TASK INPUT —
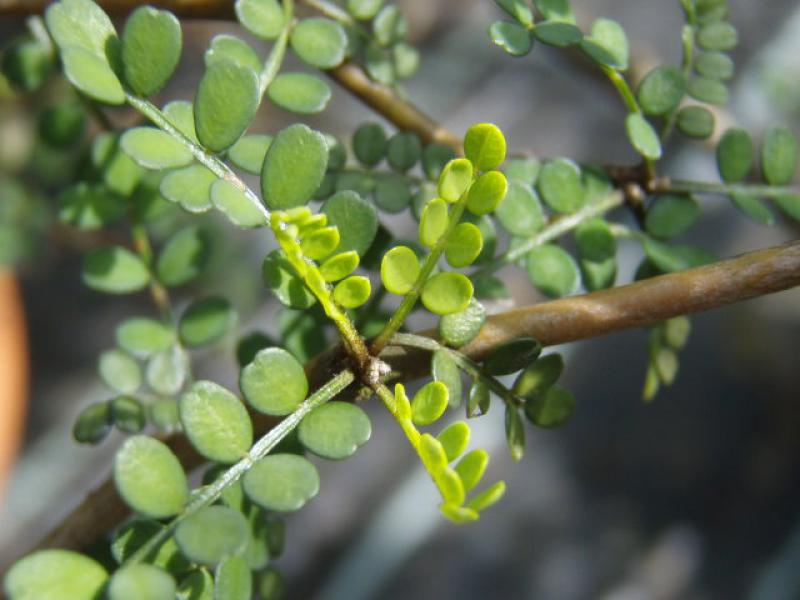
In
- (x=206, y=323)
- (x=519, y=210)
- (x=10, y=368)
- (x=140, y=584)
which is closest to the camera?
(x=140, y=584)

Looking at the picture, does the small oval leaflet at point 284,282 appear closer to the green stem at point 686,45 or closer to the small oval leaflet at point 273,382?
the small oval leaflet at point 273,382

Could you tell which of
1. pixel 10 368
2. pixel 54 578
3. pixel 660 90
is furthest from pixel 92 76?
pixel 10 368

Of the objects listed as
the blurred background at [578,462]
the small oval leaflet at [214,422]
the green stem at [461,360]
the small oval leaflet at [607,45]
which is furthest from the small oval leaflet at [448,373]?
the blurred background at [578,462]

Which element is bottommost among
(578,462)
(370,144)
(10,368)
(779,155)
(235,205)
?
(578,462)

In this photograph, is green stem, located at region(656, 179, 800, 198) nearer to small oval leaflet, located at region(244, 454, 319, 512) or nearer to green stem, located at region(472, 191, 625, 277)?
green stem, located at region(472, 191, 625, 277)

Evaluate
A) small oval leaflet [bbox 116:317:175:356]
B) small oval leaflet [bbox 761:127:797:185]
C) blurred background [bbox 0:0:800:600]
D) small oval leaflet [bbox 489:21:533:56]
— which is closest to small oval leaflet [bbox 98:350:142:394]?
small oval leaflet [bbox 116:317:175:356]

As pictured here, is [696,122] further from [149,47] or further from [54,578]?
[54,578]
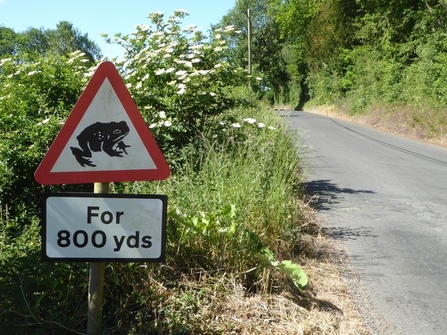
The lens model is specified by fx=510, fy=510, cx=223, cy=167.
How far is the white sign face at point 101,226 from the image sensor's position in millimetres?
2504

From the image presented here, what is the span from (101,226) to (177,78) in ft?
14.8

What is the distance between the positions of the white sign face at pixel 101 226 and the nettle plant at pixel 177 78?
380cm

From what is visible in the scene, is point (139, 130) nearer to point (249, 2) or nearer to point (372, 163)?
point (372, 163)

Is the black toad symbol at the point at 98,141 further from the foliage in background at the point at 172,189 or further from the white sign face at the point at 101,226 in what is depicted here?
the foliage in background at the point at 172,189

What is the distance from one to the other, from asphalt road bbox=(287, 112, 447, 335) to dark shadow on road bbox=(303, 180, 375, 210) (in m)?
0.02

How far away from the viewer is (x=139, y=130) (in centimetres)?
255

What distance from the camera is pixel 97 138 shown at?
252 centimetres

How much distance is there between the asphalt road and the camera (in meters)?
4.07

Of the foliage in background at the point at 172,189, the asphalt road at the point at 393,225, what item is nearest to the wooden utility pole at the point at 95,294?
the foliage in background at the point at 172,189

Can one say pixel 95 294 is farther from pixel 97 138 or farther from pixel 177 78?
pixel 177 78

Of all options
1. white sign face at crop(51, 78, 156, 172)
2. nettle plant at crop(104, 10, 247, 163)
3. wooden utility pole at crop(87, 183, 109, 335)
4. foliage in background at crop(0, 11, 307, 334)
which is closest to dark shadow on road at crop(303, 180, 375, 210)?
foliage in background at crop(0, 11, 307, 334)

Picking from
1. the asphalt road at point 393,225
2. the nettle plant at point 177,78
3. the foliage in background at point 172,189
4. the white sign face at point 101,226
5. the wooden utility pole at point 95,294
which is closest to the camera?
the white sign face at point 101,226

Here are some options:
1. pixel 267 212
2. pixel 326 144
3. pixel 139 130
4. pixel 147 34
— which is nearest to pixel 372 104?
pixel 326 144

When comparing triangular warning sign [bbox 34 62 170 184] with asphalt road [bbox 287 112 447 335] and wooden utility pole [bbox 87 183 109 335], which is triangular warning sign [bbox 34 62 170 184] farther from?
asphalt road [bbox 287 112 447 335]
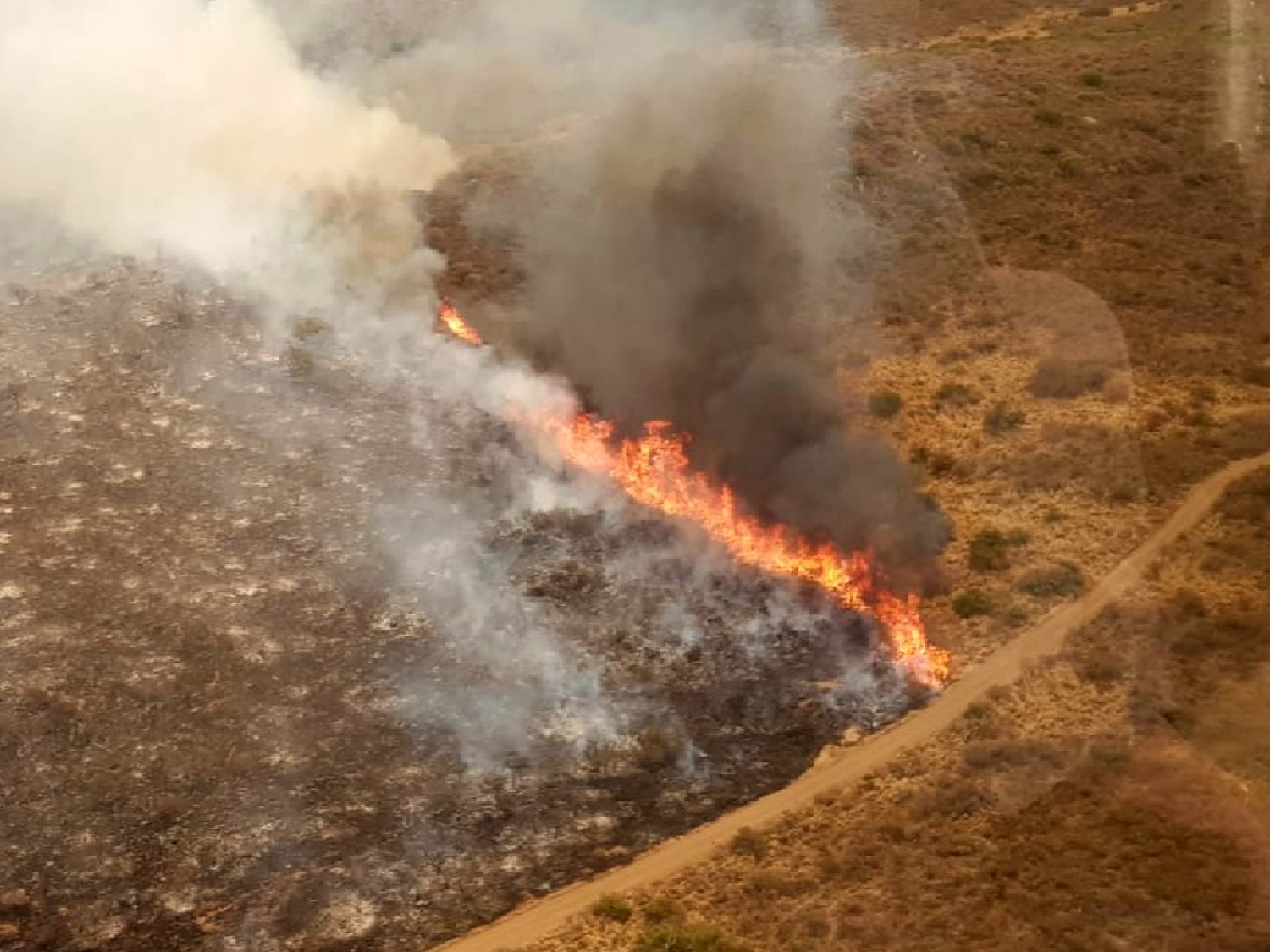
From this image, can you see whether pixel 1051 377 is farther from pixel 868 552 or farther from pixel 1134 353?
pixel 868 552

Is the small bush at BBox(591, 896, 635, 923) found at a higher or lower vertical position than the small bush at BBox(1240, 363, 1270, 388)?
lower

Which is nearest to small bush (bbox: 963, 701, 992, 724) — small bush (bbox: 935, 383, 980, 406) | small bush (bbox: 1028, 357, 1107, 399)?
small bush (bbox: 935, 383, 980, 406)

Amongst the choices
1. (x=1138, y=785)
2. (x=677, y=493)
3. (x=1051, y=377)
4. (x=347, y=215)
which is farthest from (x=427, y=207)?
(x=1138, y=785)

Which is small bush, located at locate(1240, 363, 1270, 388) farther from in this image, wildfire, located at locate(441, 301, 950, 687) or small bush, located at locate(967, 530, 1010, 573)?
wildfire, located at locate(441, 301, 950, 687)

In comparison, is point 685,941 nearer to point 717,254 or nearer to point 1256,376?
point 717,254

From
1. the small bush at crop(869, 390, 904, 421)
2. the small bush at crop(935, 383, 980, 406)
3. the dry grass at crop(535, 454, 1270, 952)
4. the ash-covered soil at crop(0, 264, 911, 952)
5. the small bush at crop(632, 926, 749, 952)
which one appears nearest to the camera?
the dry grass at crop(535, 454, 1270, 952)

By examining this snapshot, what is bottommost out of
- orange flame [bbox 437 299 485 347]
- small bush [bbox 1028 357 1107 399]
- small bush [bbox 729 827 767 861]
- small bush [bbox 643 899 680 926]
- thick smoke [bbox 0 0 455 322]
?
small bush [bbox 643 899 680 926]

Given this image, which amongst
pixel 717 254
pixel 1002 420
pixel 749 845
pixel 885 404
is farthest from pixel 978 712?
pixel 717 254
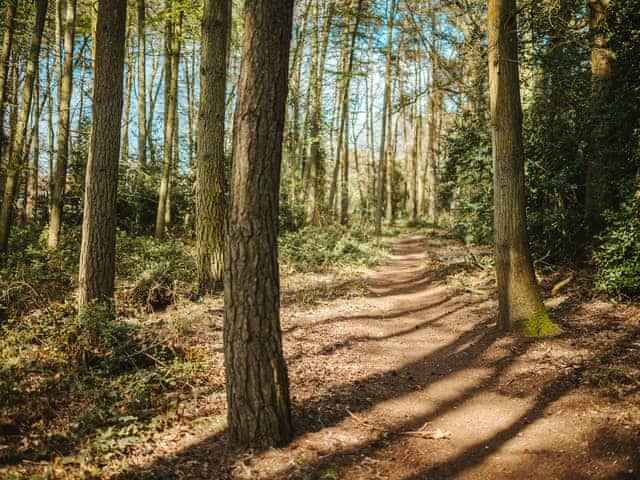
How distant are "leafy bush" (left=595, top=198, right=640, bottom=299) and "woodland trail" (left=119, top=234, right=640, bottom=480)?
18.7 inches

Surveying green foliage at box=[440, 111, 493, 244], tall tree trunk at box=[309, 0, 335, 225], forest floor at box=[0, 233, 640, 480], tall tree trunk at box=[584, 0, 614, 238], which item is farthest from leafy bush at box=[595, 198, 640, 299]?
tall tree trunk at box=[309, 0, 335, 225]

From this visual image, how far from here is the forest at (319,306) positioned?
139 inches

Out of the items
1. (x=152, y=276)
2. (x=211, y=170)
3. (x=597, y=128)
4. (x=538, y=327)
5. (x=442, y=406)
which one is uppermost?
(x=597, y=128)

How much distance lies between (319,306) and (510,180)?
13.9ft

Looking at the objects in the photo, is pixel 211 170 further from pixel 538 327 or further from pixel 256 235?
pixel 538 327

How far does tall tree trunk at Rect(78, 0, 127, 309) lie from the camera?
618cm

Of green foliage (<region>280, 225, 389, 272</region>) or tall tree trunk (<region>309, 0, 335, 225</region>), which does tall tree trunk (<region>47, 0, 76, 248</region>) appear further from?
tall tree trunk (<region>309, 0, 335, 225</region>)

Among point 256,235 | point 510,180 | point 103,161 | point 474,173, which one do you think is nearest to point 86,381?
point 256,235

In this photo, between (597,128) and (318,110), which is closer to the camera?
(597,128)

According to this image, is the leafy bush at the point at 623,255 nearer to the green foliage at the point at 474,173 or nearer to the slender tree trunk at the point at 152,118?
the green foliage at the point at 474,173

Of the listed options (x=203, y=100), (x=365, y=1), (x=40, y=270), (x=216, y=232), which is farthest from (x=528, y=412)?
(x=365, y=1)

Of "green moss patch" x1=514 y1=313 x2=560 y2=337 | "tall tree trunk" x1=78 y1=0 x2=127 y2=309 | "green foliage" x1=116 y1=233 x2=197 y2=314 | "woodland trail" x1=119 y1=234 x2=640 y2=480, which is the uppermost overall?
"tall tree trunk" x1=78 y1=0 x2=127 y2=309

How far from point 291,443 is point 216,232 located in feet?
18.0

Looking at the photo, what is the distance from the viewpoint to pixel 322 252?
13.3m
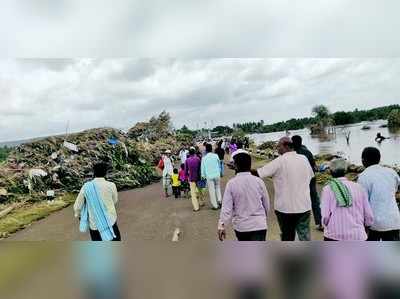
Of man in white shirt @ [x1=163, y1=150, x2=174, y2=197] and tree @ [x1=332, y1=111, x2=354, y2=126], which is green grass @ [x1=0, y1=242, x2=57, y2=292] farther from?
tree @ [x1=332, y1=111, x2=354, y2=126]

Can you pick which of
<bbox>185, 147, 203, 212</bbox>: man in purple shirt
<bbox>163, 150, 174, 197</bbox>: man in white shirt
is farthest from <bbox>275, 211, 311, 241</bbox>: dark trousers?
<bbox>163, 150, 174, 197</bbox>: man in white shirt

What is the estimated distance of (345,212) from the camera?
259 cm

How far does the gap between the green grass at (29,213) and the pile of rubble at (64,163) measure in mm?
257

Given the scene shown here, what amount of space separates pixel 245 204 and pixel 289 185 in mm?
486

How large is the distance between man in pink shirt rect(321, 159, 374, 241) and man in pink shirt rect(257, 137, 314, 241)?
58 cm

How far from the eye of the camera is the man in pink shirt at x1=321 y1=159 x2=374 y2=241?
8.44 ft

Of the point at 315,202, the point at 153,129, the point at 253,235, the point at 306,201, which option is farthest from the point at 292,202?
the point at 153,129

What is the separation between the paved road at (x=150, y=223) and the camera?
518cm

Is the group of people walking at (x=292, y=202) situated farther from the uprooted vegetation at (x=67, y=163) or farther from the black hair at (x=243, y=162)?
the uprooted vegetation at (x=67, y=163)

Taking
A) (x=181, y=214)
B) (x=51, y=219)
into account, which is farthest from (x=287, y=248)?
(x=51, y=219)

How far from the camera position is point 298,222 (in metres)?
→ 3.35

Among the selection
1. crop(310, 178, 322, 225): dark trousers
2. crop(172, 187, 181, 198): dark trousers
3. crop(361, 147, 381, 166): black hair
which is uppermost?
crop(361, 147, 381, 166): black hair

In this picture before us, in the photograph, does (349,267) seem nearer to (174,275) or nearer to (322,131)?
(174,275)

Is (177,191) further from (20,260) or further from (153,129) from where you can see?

WHAT TO DO — Extract every line of the material above that contains the string "shadow", and reproduce each such line in full.

WORKED SOLUTION —
What is the distance from one to the other, from asphalt road bbox=(287, 112, 447, 335) to dark shadow on road bbox=(303, 180, 375, 210) (in m)?
which is closest to dark shadow on road at crop(303, 180, 375, 210)?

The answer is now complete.